The story and characters are clearly a macabre spin on two genres of British children's fiction - boarding school literature and teenage detective stories.

Gaiman revived the characters in the Children's Crusade Vertigo's first and only crossover event which ran through all that year's Vertigo annuals that were published between December 1993 and January 1994. Gaiman wrote the two Children's Crusade bookend annuals which prominently featured both characters and first gave them the official title the "Dead Boy Detectives". The characters also appeared in a The Books of Magic short story in Winter's Edge #3, written by the then current writer Peter Gross.[1]

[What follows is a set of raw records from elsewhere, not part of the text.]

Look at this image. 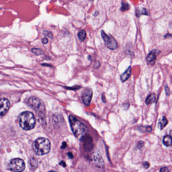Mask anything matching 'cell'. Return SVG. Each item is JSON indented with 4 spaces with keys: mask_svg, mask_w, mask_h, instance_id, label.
Listing matches in <instances>:
<instances>
[{
    "mask_svg": "<svg viewBox=\"0 0 172 172\" xmlns=\"http://www.w3.org/2000/svg\"><path fill=\"white\" fill-rule=\"evenodd\" d=\"M25 163L21 158H14L9 162L8 164V169L13 172H21L25 169Z\"/></svg>",
    "mask_w": 172,
    "mask_h": 172,
    "instance_id": "obj_5",
    "label": "cell"
},
{
    "mask_svg": "<svg viewBox=\"0 0 172 172\" xmlns=\"http://www.w3.org/2000/svg\"><path fill=\"white\" fill-rule=\"evenodd\" d=\"M83 142V148L86 152H90L93 149V144L92 137L89 134H86L81 138Z\"/></svg>",
    "mask_w": 172,
    "mask_h": 172,
    "instance_id": "obj_8",
    "label": "cell"
},
{
    "mask_svg": "<svg viewBox=\"0 0 172 172\" xmlns=\"http://www.w3.org/2000/svg\"><path fill=\"white\" fill-rule=\"evenodd\" d=\"M31 51L35 55H37V56L44 54V52H43V50L40 49V48H33L31 49Z\"/></svg>",
    "mask_w": 172,
    "mask_h": 172,
    "instance_id": "obj_17",
    "label": "cell"
},
{
    "mask_svg": "<svg viewBox=\"0 0 172 172\" xmlns=\"http://www.w3.org/2000/svg\"><path fill=\"white\" fill-rule=\"evenodd\" d=\"M102 98L103 102L104 103H106V98H105V95H103V94H102Z\"/></svg>",
    "mask_w": 172,
    "mask_h": 172,
    "instance_id": "obj_31",
    "label": "cell"
},
{
    "mask_svg": "<svg viewBox=\"0 0 172 172\" xmlns=\"http://www.w3.org/2000/svg\"><path fill=\"white\" fill-rule=\"evenodd\" d=\"M172 137L169 135H166L163 138V142L166 147H170L172 145Z\"/></svg>",
    "mask_w": 172,
    "mask_h": 172,
    "instance_id": "obj_14",
    "label": "cell"
},
{
    "mask_svg": "<svg viewBox=\"0 0 172 172\" xmlns=\"http://www.w3.org/2000/svg\"><path fill=\"white\" fill-rule=\"evenodd\" d=\"M129 8H130V6H129V4L123 2L122 3L121 10L123 12L125 11L128 10Z\"/></svg>",
    "mask_w": 172,
    "mask_h": 172,
    "instance_id": "obj_18",
    "label": "cell"
},
{
    "mask_svg": "<svg viewBox=\"0 0 172 172\" xmlns=\"http://www.w3.org/2000/svg\"><path fill=\"white\" fill-rule=\"evenodd\" d=\"M160 52L157 50H153L152 51L147 57V61L148 64H152L154 63L157 59V55Z\"/></svg>",
    "mask_w": 172,
    "mask_h": 172,
    "instance_id": "obj_11",
    "label": "cell"
},
{
    "mask_svg": "<svg viewBox=\"0 0 172 172\" xmlns=\"http://www.w3.org/2000/svg\"><path fill=\"white\" fill-rule=\"evenodd\" d=\"M139 13V15H138L137 16H139V15H147V10L145 8H142V10L141 11H139V12H137L136 14Z\"/></svg>",
    "mask_w": 172,
    "mask_h": 172,
    "instance_id": "obj_21",
    "label": "cell"
},
{
    "mask_svg": "<svg viewBox=\"0 0 172 172\" xmlns=\"http://www.w3.org/2000/svg\"><path fill=\"white\" fill-rule=\"evenodd\" d=\"M68 157H69L70 158H74L73 155V154L71 153H68Z\"/></svg>",
    "mask_w": 172,
    "mask_h": 172,
    "instance_id": "obj_29",
    "label": "cell"
},
{
    "mask_svg": "<svg viewBox=\"0 0 172 172\" xmlns=\"http://www.w3.org/2000/svg\"><path fill=\"white\" fill-rule=\"evenodd\" d=\"M168 123V121L167 120V119L165 117H162L159 120L158 122V127L161 130L164 129L165 127L167 126V124Z\"/></svg>",
    "mask_w": 172,
    "mask_h": 172,
    "instance_id": "obj_13",
    "label": "cell"
},
{
    "mask_svg": "<svg viewBox=\"0 0 172 172\" xmlns=\"http://www.w3.org/2000/svg\"><path fill=\"white\" fill-rule=\"evenodd\" d=\"M155 101H156V94L154 93H152L147 97L145 100V103H147V105H150L151 103H154Z\"/></svg>",
    "mask_w": 172,
    "mask_h": 172,
    "instance_id": "obj_15",
    "label": "cell"
},
{
    "mask_svg": "<svg viewBox=\"0 0 172 172\" xmlns=\"http://www.w3.org/2000/svg\"><path fill=\"white\" fill-rule=\"evenodd\" d=\"M165 91H166V93L167 94V96H169V94L171 93V92H170L169 88V87L167 86H166V87H165Z\"/></svg>",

In 2001 they received their own four-issue mini-series Sandman Presents: Dead Boy Detectives by writer Ed Brubaker and penciller Bryan Talbot. They have also made appearances in the The Books of Magic ongoing series, which was also based on a Neil Gaiman work.

Jill Thompson briefly depicted the characters in her graphic novel Death: At Death's Door, which retold the events of "Season of Mists" from Death's perspective. In 2005, the writer/artist later produced a manga-style graphic novel starring the characters, titled The Dead Boy Detectives.

The pair returned in the Vertigo Anthology series, a trio of one-shots that revived DC anthology series Ghosts, Time Warp, and The Witching Hour. With a positive reception for their brief return and the revived interest in Neil Gaiman's Sandman due to the prequel, Sandman: Overture, Vertigo has announced a Dead Boy Detectives ongoing series[2] slated to begin at the end of 2013 written by Toby Litt and Mark Buckingham with art by Buckingham and Gary Erskine.

Although the characters are children and their stories often involve other children and child-related themes, the The Dead Boy Detectives carry the "suggested for mature readers" label.

Fictional history

Edwin Paine was murdered at his boarding school in 1916, after which he went to Hell, where he was stalked by an unseen menace through a long corridor for several decades. During the Seasons of Mist storyline, published in December 1990, Hell was emptied of its residents. As a result of this, the boarding school was overrun by the souls of its past teachers and pupils who have escaped Hell. Charles Rowland was the sole living student at the school during these events, as all the other students had gone home for the holidays. A few of the teachers who stayed behind were supervising him, but one by one they fell victim to various horrors. Paine aided Rowland in avoiding most of the dangers, such as a murderous gang of students. Ultimately, however, Rowland did not survive. He next appeared as a ghost and decided to forego going to the afterlife with Death in preference for prospective future adventures with Paine.

The two ghosts next appear during the Children's Crusade crossover. In this story it is revealed that they have been studying the school's library books and films (mostly children's adventure fiction) in the hopes of learning how to become detectives. In their first case, they are hired by a young girl to discover what happened to the children of a small British town ("Flaxdown") who have all disappeared. This storyline connects to various other Vertigo titles, such as Swamp Thing, Animal Man, Doom Patrol, and Black Orchid. They were briefly seen tracking down the magician Tim Hunter whilst he was hiding out at one of the Inns Between the Worlds, but were captured and supposedly returned to Death's domain by a coachman - although the coachman actually promised to allow them to escape as he didn't force any spirit to return to death against its will.

In the 2001 limited series Sandman Presents: Dead Boy Detectives the two ghosts investigate the mystery of why and how numerous corpses of homeless children had begun washing up on the shores of the Thames.